• _PROBLEM DESCRIPTION_
All of the data beneath this instruction is to be transcribed word for word.

• _INPUT MATERIAL_
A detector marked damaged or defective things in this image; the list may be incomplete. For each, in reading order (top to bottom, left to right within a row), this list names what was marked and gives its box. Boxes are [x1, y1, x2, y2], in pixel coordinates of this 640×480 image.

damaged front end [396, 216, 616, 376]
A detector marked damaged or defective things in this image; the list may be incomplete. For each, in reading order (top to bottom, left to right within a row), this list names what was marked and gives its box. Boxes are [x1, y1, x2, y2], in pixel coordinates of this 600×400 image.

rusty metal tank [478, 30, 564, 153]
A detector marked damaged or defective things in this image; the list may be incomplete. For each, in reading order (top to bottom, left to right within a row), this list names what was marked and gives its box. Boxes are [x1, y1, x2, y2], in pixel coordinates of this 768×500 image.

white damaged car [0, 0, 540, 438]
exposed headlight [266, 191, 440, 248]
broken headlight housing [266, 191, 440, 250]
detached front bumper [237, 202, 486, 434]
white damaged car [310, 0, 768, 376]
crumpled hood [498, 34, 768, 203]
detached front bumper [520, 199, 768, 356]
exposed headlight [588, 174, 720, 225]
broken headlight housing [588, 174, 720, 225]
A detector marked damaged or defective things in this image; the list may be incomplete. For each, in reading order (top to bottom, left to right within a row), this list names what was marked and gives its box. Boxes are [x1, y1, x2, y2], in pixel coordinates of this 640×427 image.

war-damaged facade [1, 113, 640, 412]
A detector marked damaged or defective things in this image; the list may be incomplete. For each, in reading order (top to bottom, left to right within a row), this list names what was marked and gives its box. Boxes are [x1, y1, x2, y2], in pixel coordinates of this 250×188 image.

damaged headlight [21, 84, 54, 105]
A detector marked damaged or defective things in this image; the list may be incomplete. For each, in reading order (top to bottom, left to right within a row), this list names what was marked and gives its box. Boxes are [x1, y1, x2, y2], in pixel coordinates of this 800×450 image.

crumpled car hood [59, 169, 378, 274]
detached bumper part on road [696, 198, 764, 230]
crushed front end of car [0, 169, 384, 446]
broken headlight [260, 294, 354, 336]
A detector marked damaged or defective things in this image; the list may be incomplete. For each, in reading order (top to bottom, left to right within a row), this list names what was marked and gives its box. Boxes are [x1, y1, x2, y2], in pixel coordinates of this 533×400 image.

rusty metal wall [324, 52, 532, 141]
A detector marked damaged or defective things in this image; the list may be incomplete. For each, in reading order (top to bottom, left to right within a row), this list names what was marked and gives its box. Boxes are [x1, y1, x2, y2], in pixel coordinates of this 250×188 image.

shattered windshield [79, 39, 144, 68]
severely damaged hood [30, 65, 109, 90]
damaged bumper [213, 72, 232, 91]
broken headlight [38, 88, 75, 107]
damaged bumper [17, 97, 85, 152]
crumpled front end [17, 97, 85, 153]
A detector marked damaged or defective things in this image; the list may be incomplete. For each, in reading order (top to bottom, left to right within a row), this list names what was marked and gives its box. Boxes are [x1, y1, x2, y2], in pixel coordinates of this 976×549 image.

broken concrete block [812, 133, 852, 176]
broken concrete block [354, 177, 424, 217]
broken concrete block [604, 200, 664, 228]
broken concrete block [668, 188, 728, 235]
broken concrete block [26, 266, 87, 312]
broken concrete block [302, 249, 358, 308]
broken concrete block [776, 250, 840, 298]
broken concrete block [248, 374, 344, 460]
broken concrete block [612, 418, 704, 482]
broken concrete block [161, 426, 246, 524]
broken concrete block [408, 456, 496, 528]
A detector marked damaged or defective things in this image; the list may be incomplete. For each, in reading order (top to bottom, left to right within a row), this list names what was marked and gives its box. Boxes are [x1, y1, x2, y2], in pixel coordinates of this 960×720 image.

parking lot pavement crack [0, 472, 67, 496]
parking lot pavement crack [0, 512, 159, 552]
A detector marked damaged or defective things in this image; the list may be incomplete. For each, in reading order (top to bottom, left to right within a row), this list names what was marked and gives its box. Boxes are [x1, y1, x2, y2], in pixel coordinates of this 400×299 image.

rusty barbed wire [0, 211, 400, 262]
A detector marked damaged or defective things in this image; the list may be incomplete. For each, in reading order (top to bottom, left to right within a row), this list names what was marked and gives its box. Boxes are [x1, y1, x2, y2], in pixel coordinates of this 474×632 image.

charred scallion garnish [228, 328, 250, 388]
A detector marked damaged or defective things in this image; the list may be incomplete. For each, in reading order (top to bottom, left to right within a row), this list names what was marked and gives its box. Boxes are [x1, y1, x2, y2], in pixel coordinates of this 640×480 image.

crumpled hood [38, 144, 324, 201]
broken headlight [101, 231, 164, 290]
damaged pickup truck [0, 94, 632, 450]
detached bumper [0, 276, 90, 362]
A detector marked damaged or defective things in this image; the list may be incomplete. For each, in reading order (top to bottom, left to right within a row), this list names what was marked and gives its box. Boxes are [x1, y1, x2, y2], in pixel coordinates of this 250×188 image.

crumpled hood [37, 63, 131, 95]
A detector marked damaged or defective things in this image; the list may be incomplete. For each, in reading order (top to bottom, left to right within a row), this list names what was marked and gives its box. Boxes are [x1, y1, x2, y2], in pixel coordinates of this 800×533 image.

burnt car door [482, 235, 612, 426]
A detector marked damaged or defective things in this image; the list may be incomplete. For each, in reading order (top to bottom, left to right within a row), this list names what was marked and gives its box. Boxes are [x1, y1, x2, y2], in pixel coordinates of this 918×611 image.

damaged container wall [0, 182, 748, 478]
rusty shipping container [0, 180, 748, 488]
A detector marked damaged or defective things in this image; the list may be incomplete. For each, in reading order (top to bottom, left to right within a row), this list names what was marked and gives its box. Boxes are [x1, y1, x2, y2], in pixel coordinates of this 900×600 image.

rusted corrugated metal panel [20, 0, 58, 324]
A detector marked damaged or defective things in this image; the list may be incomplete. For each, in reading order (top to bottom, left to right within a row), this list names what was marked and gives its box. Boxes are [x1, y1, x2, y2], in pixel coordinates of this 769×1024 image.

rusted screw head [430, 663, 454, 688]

• _WRITTEN SOLUTION_
A detector marked damaged or defective things in this image; the list may be incomplete. For each, in reading order (top to bottom, left to right within a row), this list names what was marked and gives its box. Boxes are [x1, y1, x2, y2], in pixel coordinates of this 640×480 image.

damaged front end [396, 216, 616, 376]
A detector marked damaged or defective things in this image; the list may be incomplete. For each, in reading order (top to bottom, left to right within a row), this list names what was marked and gives its box. Boxes are [x1, y1, x2, y2], in pixel coordinates of this 600×400 image.

rusty metal tank [478, 30, 564, 153]
A detector marked damaged or defective things in this image; the list may be incomplete. For each, in reading order (top to bottom, left to right within a row), this list names what was marked and gives its box. Boxes are [x1, y1, x2, y2], in pixel coordinates of this 768×500 image.

white damaged car [0, 0, 540, 438]
exposed headlight [266, 191, 440, 248]
broken headlight housing [266, 191, 440, 250]
detached front bumper [237, 202, 486, 434]
white damaged car [310, 0, 768, 376]
crumpled hood [498, 34, 768, 203]
detached front bumper [520, 199, 768, 356]
exposed headlight [588, 174, 720, 225]
broken headlight housing [588, 174, 720, 225]
A detector marked damaged or defective things in this image; the list may be incomplete. For each, in reading order (top to bottom, left to right within a row), this list names what was marked and gives its box. Boxes are [x1, y1, x2, y2], in pixel coordinates of this 640×427 image.

war-damaged facade [1, 113, 640, 412]
A detector marked damaged or defective things in this image; the list may be incomplete. For each, in reading order (top to bottom, left to right within a row), this list names what was marked and gives its box. Boxes are [x1, y1, x2, y2], in pixel coordinates of this 250×188 image.

damaged headlight [21, 84, 54, 105]
A detector marked damaged or defective things in this image; the list may be incomplete. For each, in reading order (top to bottom, left to right within a row), this list names what was marked and gives its box. Boxes are [x1, y1, x2, y2], in pixel coordinates of this 800×450 image.

crumpled car hood [59, 169, 378, 274]
detached bumper part on road [696, 198, 764, 230]
crushed front end of car [0, 169, 384, 446]
broken headlight [260, 294, 354, 336]
A detector marked damaged or defective things in this image; the list may be incomplete. For each, in reading order (top to bottom, left to right within a row), this list names what was marked and gives its box. Boxes are [x1, y1, x2, y2], in pixel coordinates of this 533×400 image.

rusty metal wall [324, 52, 532, 141]
A detector marked damaged or defective things in this image; the list may be incomplete. For each, in reading order (top to bottom, left to right within a row), this list names what was marked and gives its box. Boxes are [x1, y1, x2, y2], in pixel coordinates of this 250×188 image.

shattered windshield [79, 39, 144, 68]
severely damaged hood [30, 65, 109, 90]
damaged bumper [213, 72, 232, 91]
broken headlight [38, 88, 75, 107]
damaged bumper [17, 97, 85, 152]
crumpled front end [17, 97, 85, 153]
A detector marked damaged or defective things in this image; the list may be incomplete. For each, in reading order (top to bottom, left to right within a row), this list names what was marked and gives its box. Boxes are [x1, y1, x2, y2], in pixel coordinates of this 976×549 image.

broken concrete block [812, 133, 852, 176]
broken concrete block [354, 177, 424, 217]
broken concrete block [604, 200, 664, 228]
broken concrete block [668, 188, 728, 235]
broken concrete block [26, 266, 87, 312]
broken concrete block [302, 249, 358, 308]
broken concrete block [776, 250, 840, 298]
broken concrete block [248, 374, 344, 460]
broken concrete block [612, 418, 704, 482]
broken concrete block [161, 426, 246, 524]
broken concrete block [408, 456, 496, 528]
A detector marked damaged or defective things in this image; the list may be incomplete. For each, in reading order (top to bottom, left to right within a row), this list names what was marked and gives its box. Boxes are [x1, y1, x2, y2], in pixel coordinates of this 960×720 image.

parking lot pavement crack [0, 472, 67, 496]
parking lot pavement crack [0, 512, 159, 552]
A detector marked damaged or defective things in this image; the list may be incomplete. For each, in reading order (top to bottom, left to right within a row), this list names what was marked and gives its box. Boxes are [x1, y1, x2, y2], in pixel coordinates of this 400×299 image.

rusty barbed wire [0, 211, 400, 262]
A detector marked damaged or defective things in this image; the list may be incomplete. For each, in reading order (top to bottom, left to right within a row), this list names what was marked and gives its box. Boxes are [x1, y1, x2, y2], in pixel coordinates of this 474×632 image.

charred scallion garnish [228, 328, 250, 388]
A detector marked damaged or defective things in this image; the list may be incomplete. For each, in reading order (top to bottom, left to right within a row), this list names what was marked and gives its box. Boxes are [x1, y1, x2, y2], in pixel coordinates of this 640×480 image.

crumpled hood [38, 144, 324, 201]
broken headlight [101, 231, 164, 290]
damaged pickup truck [0, 94, 632, 450]
detached bumper [0, 276, 90, 362]
A detector marked damaged or defective things in this image; the list may be incomplete. For each, in reading order (top to bottom, left to right within a row), this list names what was marked and gives its box. Boxes are [x1, y1, x2, y2], in pixel coordinates of this 250×188 image.

crumpled hood [37, 63, 131, 95]
A detector marked damaged or defective things in this image; the list may be incomplete. For each, in reading order (top to bottom, left to right within a row), this list names what was marked and gives its box. Boxes are [x1, y1, x2, y2], in pixel coordinates of this 800×533 image.

burnt car door [482, 235, 612, 426]
A detector marked damaged or defective things in this image; the list may be incomplete. For each, in reading order (top to bottom, left to right within a row), this list names what was marked and gives its box. Boxes are [x1, y1, x2, y2], in pixel coordinates of this 918×611 image.

damaged container wall [0, 182, 748, 478]
rusty shipping container [0, 180, 748, 488]
A detector marked damaged or defective things in this image; the list may be incomplete. For each, in reading order (top to bottom, left to right within a row), this list names what was marked and gives its box. Boxes are [x1, y1, x2, y2], in pixel coordinates of this 900×600 image.

rusted corrugated metal panel [20, 0, 58, 324]
A detector marked damaged or defective things in this image; the list may be incomplete. For each, in reading order (top to bottom, left to right within a row), this list names what was marked and gives its box. Boxes are [x1, y1, x2, y2], in pixel coordinates of this 769×1024 image.

rusted screw head [430, 663, 454, 688]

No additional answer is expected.